The origin of windmills is a bit murky. Some claim that the technology was imported from the Middle East during the Crusades. Others argue that the technology went in the opposite direction, having developed in Northern Europe and then diffused from there during the Crusades. Regardless of how the technology got there, Europe’s first wave of windmill mania began forming in the 12th century. By the start of the 19th century, the steam engine had risen to dominance, sweeping through the industrial landscape, leaving behind a growing number of abandoned windmills, their sails in tatters.

The De Zoeker mill I spent some time with produced oil from crushing nuts and seeds. It was first granted a milling permit in 1676 and took on the eight-sided form of what’s known as a smock windmill, named after the agricultural dress that it vaguely resembles. These were among the larger wind structures built. The blades and sails of the mill were attached to a cap section of the building that could be rotated into the wind independently of the main body of the structure. This allowed for larger windmills to be constructed that could accommodate a more diverse set of mechanical activities as well as larger sails with which to catch the wind.

Upon entering De Zoeker I was immediately struck by the repetitive noise generated by the mill. Inside there were two main processes underway. One involved a pair of grinding wheels that did the initial crushing of the nuts and seeds for oil. This was a somewhat soothing sound as the weighty stones rolled over the increasingly ground mesh.

The second process involved a wooden ram that would be dropped down on a wedge that pressed a warmed bag of the material that had been ground. The windmill was used to raise this large wooden beam and drop it in order to increase the pressure on the bag and its release of oil. When it was dropped against the wooden pressing wedge there would be an initial sharp and loud “thwack,” followed by a succession of less loud sounds as the ram bounced to stillness.

As I listened to the windmill, I eventually heard a second ram that was dropped to release the pressed bag (its contents were then used for cow feed). Listening a little closer, I could hear the transfer of energy between gears and wheels that formed the mechanical genesis and the audio background for the louder sounds. The pressed oil sat quietly in large metal drums near the door out.

Before leaving the Seeker, I went out on its raised deck to look more closely at its sails and listen to their movement. I lay down on the deck, using the main body of the building as a wind break. As I lay there, I thought a lot about how amazing this simple application of wind power had been back in the 17th century and how it was still pretty amazing today.
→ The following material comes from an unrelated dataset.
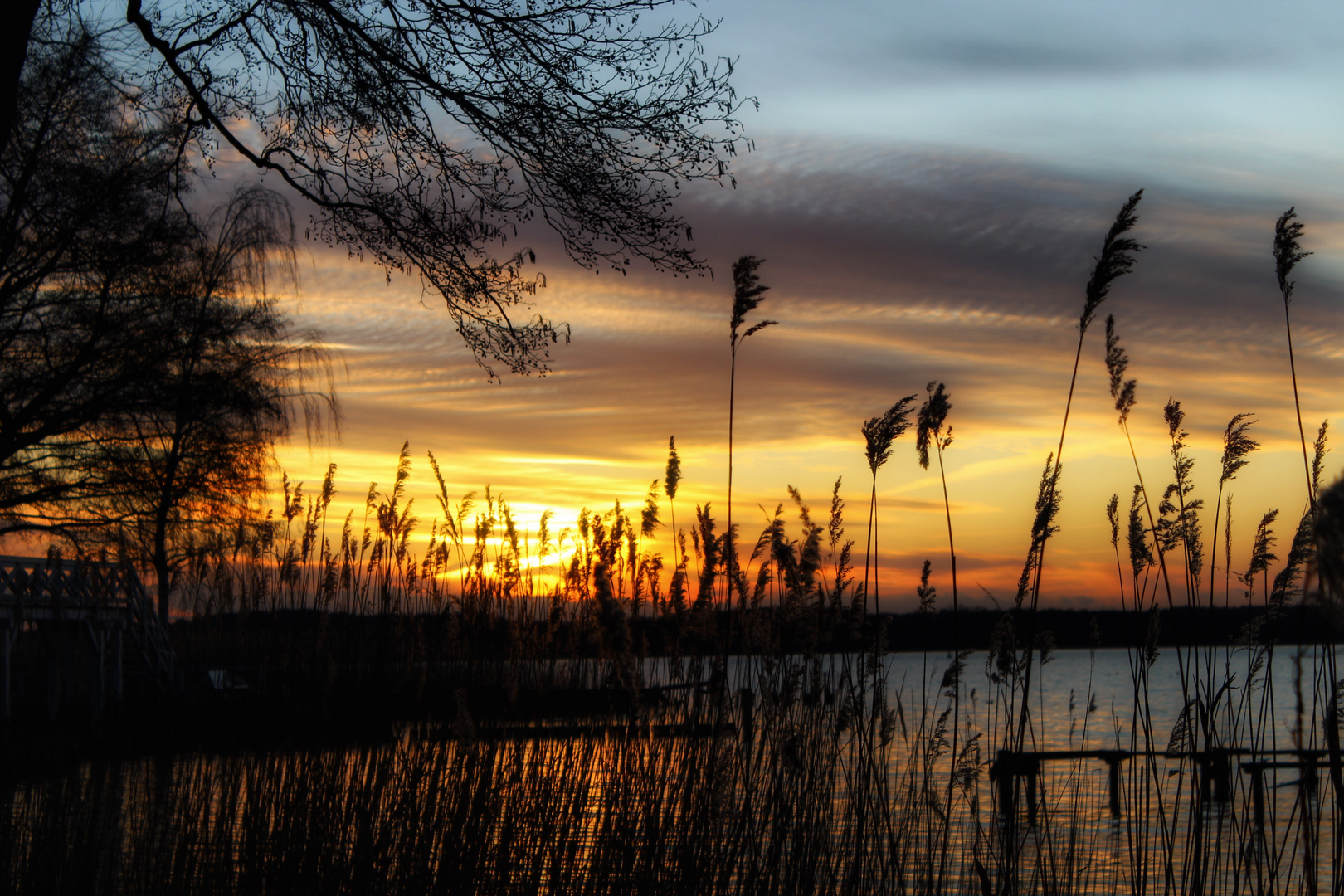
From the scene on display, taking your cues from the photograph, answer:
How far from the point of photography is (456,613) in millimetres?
5199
I also thought about the irony that serious wind-power development was again being pursued in this and other parts of the world.

While the mechanical windmills of the Middle Ages made the Netherlands an important industrial power and literally helped it rise from the sea, the electricity-producing wind turbines of today may help the area avert the sea’s return. In order to reduce its oil dependence and greenhouse-gas emissions the Dutch have embarked on an ambitious program to expand the use of wind turbines. This low-lying country has come under particular threat as the rise of sea levels during this century is projected. It may well be that the wind comes to its rescue and keeps the waters back.

Such an approach may also hold great benefit for the United States to consider.